## Your assignment
Set down exactly the lines below between the line holding "Expected Exam Dates" and the line holding "3 Application calls Stock quote web service", inclusive; no other line belongs in the answer.

[Records drawn from a dataset]

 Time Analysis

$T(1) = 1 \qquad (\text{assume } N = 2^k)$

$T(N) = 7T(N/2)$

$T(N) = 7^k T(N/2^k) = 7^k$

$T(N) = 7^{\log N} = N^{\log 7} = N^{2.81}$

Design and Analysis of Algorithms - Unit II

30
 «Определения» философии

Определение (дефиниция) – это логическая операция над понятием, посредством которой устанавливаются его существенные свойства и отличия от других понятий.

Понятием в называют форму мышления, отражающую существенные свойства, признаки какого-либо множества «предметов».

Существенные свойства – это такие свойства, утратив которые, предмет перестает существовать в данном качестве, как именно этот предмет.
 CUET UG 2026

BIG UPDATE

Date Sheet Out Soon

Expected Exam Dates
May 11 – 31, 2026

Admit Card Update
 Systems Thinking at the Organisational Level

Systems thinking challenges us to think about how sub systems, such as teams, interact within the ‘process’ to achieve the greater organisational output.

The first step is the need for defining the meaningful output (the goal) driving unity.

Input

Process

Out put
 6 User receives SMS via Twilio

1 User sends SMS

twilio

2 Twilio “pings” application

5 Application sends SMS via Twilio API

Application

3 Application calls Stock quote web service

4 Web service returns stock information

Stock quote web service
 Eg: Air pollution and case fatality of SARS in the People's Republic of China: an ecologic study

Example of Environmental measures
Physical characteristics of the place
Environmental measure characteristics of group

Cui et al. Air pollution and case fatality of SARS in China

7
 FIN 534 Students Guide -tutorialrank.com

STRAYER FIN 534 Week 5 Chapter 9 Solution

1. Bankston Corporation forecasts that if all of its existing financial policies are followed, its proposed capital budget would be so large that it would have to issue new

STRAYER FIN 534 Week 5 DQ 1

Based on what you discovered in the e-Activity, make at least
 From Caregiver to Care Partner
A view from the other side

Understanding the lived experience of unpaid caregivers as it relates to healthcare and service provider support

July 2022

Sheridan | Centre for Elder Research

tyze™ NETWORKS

## Worked solution
Expected Exam Dates
May 11 – 31, 2026

Admit Card Update
 Systems Thinking at the Organisational Level

Systems thinking challenges us to think about how sub systems, such as teams, interact within the ‘process’ to achieve the greater organisational output.

The first step is the need for defining the meaningful output (the goal) driving unity.

Input

Process

Out put
 6 User receives SMS via Twilio

1 User sends SMS

twilio

2 Twilio “pings” application

5 Application sends SMS via Twilio API

Application

3 Application calls Stock quote web service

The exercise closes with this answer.